Nanu, wie bin ich denn jetzt auf diese Überschrift gekommen? Meine Kolumne sollte doch eigentlich „Advent, Advent, ein Lichtlein brennt“ heißen. Ich wollte hier doch der beginnenden Adventszeit huldigen, dieser besonderen Zeit der Gemütlichkeit, der Lebkuchen, der Weihnachtsmärkte und der Hektoliter Glühwein. Stattdessen bezieht sich meine Überschrift auf ein Getränk, dessen übermäßiger Genuß Ende des 18. Jahrhunderts mit Symptomen der Übererregbarkeit und Wahrnehmungsschwierigkeiten beschrieben wurde. Kritiker erklärten: „Absinth macht kriminell und führt zu Wahnsinn. Aus dem Mann macht Absinth ein wildes Biest, aus Frauen Verrückte und aus Kindern Debile, er ruiniert und zerstört Familien und bedroht die Zukunft des Landes.“

Doch warum schleicht sich der Absinth in mein Gehirn? Liegt meine überschriftliche Entgleisung etwa an unserem Finanzminister Wolfgang Schäuble und dessen beknackten Auftritt bei der Pressekonferenz zur Steuerschätzung? Das Verhalten des Finanzministers gegenüber seinem Sprecher war schon sehr merkwürdig. Nachdem die anwesenden Journalisten auf das Fehlen der Pressemappen hinwiesen, platzte Schäuble der sprichwörtliche Arsch. Debil grinsend, machte er seinen verantwortlichen Pressesprecher dafür völlig verzückt und in aller Öffentlichkeit runter. Kurz darauf äußerte sich der schleswigholsteinische FDP-Fraktionschef Wolfgang Kubicki über das öffentliche Auftreten Schäubles: „Der Mann steht unter Drogen“. Und genau diese Aussage wird Absinth, Absinth, … mich unterbewußt zu meiner Überschrift getrieben haben. Das einige der regierenden Köpfe aus der Macht- und Schaltzentrale der Bundesrepublik vernebelnde Substanzen zu sich nehmen, habe ich schon immer vermutet. Wie wären sonst manche Überlegungen und Entscheidungen der Bundesregierung zu bewerten? Verlängerung der Laufzeiten für Atomkraftwerke, Rente erst ab 67, Milliarden für Rettungsaktionen – bei denen der zu Rettende schon längst tot ist, etc., etc. Da hofft man als Wähler doch inständig, daß diese Beschlüsse im Drogenrausch gefaßt wurden – hat man doch so noch die Hoffnung, daß sich die Nebel in den Gehirnen der Beschlußfasser irgendwann wieder lichten.
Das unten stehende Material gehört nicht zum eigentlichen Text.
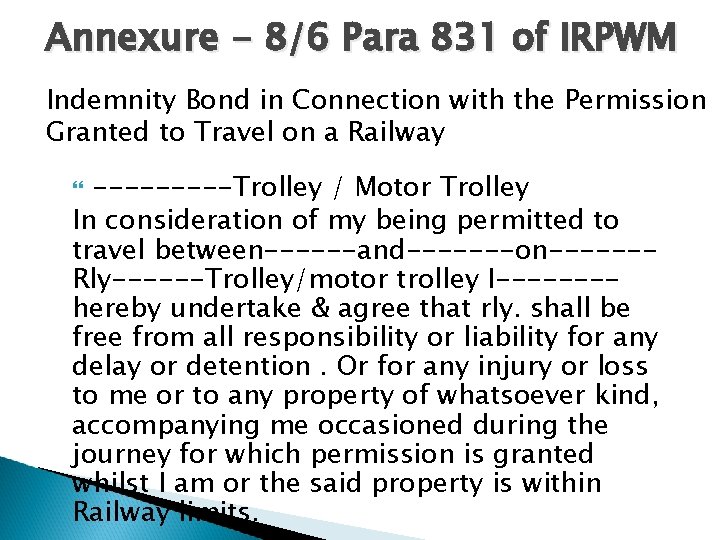 Annexure - 8/6 Para 831 of IRPWM Indemnity Bond in Connection with the Permission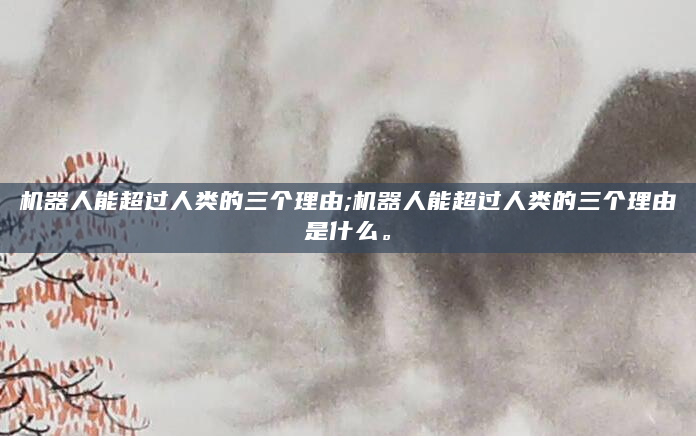 机器人能超过人类的三个理由;机器人能超过人类的三个理由是什么。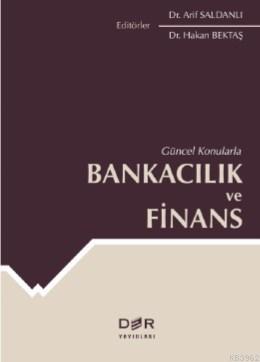 Güncel Konularla Bankacılık ve Finans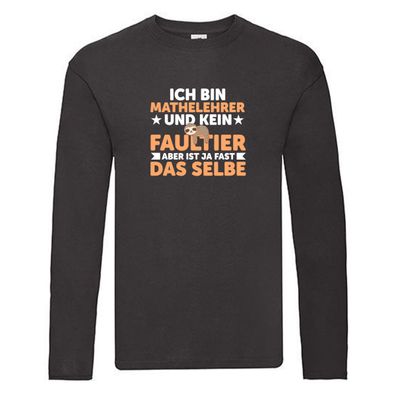 Ich bin kein Faultier: Mathelehrer | Lehrer | Mathe Long Sleeve Schwarz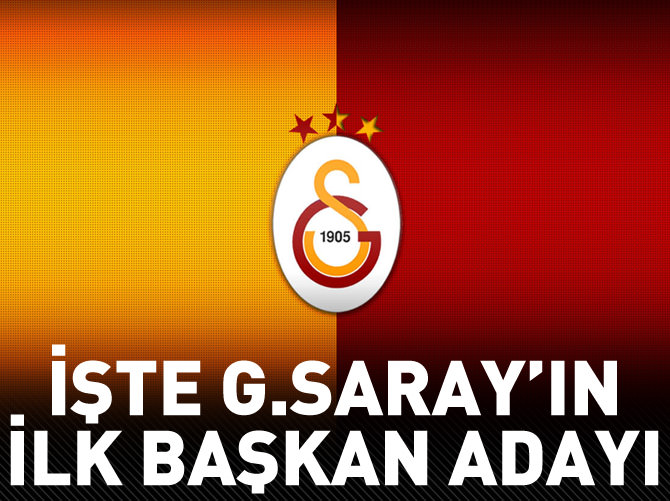 İşte G.Saray‘ın ilk başkan adayı!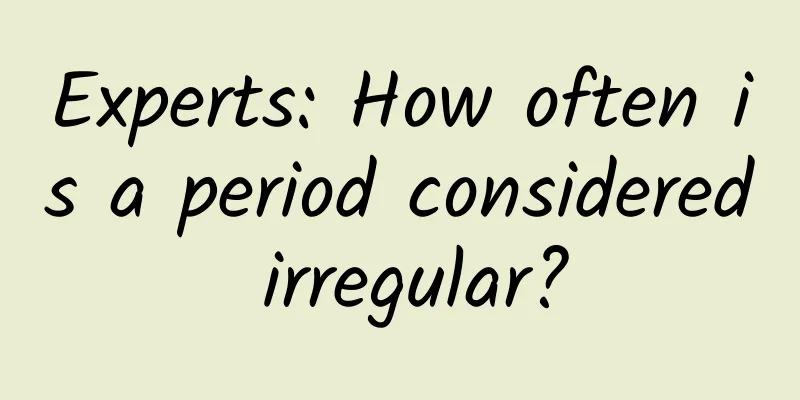 Experts: How often is a period considered irregular?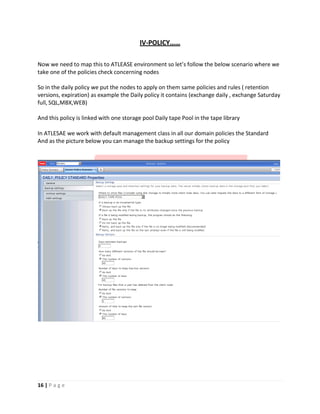 IV‐POLICY……
Now we need to map this to ATLEASE environment so let’s follow the below scenario where we
take one of the policies check concerning nodes
So in the daily policy we put the nodes to apply on them same policies and rules ( retention
versions, expiration) as example the Daily policy it contains (exchange daily , exchange Saturday
full, SQL,MBX,WEB)
And this policy is linked with one storage pool Daily tape Pool in the tape library
In ATLESAE we work with default management class in all our domain policies the Standard
And as the picture below you can manage the backup settings for the policy
16 | P a g e
 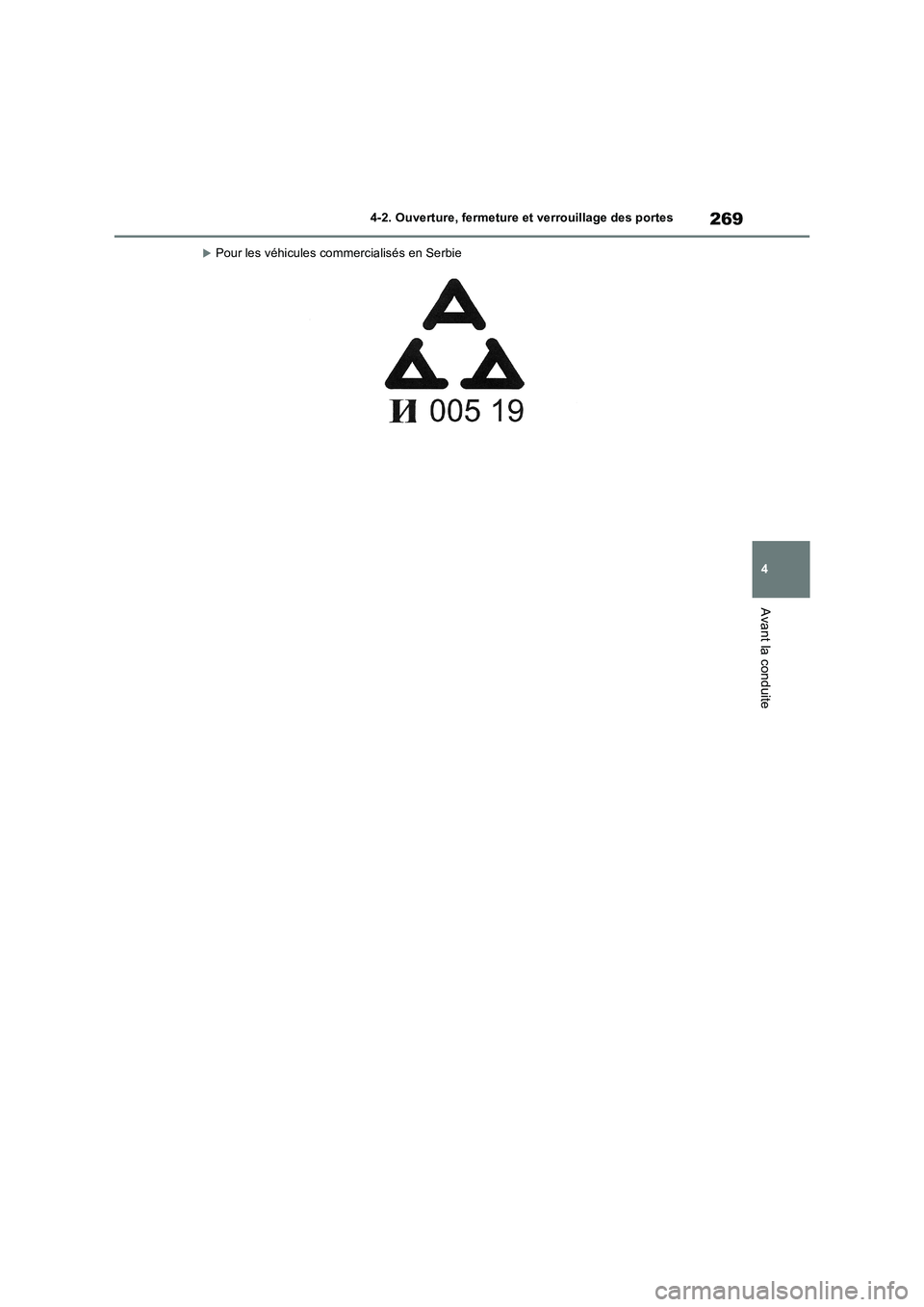 TOYOTA RAV4 PHEV 2021  Notices Demploi (in French) 269
4 4-2. Ouverture, fermeture et verrouillage des portes
Avant la conduite
Pour les véhicules commercialisés en Serbie 
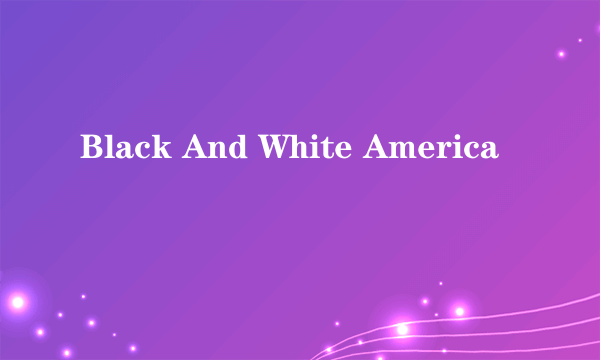 Black And White America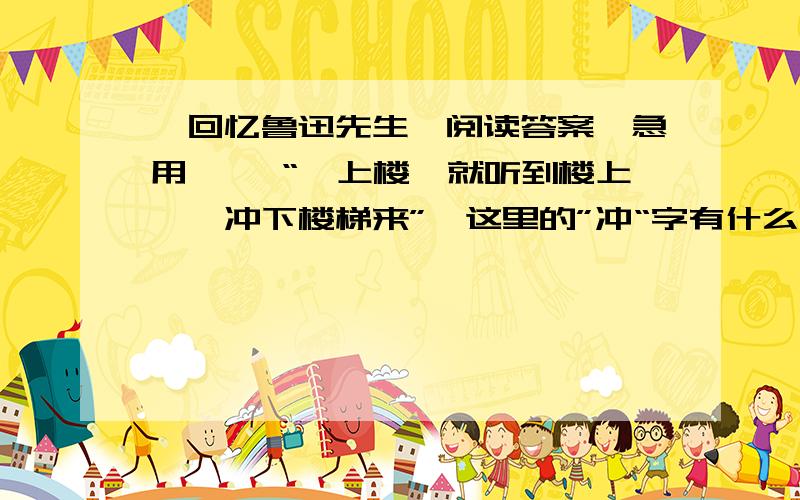 《回忆鲁迅先生》阅读答案,急用…… “一上楼,就听到楼上……冲下楼梯来”,这里的”冲“字有什么妙处.作者以女性的细心体察,敏锐的捕捉到了鲁迅先生许多有灵性的生活细节,表现出鲁迅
Auch die Generaldebatte über den Haushalt 2011 im Bundestag hat wieder gezeigt, wie unterschiedlich die Wahrnehmung der Regierungskoalition zu denen der Opposition ist. Bundeskanzlerin Angela Merkel bedachte sich und die schwarzgelbe Regierung mit stinkendem Eigenlob. Sie sieht ihre Koalition auf richtigem Kurs – alles ist schick, die Wirtschaft boomt. Die SPD sprach dagegen von einem Regierungschaos ohne Ende, das Vertrauen der Wähler sei verspielt, Politik wäre gegen den Gemeinsinn, eine Spaltung der Gesellschaft. Die Linke kritisierte die letzten Wochen als „Herbst der Fehlentscheidungen“, warf der regierenden Koalition eine schändliche und verlogene Politik vor. Die Grünen bezeichneten die Regierungspolitik als zukunftsfeindlich. Der Regierung fehlen Antworten auf die anstehenden Herausforderungen in Bildungspolitik, beim Umbau der Wirtschaft, der Bekämpfung des Fachkräftemangels oder dem Ausbau der erneuerbaren Energien. Das Gespür für den Anstand, für die Menschen sei verloren, die Koalition gestalte nicht, sondern diene vor allem Lobbygruppen. Nach dieser Haushaltsdebatte schiebe ich den schwarzen Absinthpeter eher der Kanzlerin und ihrem Gefolge zu. Obwohl es in der sogenannten Opposition ebensolche gibt, denen ich auch jegliche Art von … aber egal, ich schreibe jetzt über die Adventszeit. Ich huldige hiermit der beginnenden Adventszeit, dieser besonderen Zeit der Gemütlichkeit, der Lebkuchen, der Weihnachtsmärkte und der Hektoliter Glühwein. Auch den Papst Benedikt XVI. möchte ich grüßen. Da er die Benutzung von Kondomen als Verhütungsmittel gegen Aids in Betracht zieht, habe ich die Hoffnung, daß auch ewig anhaltende Wahrnehmungsstörungen irgendwann heilbar sind.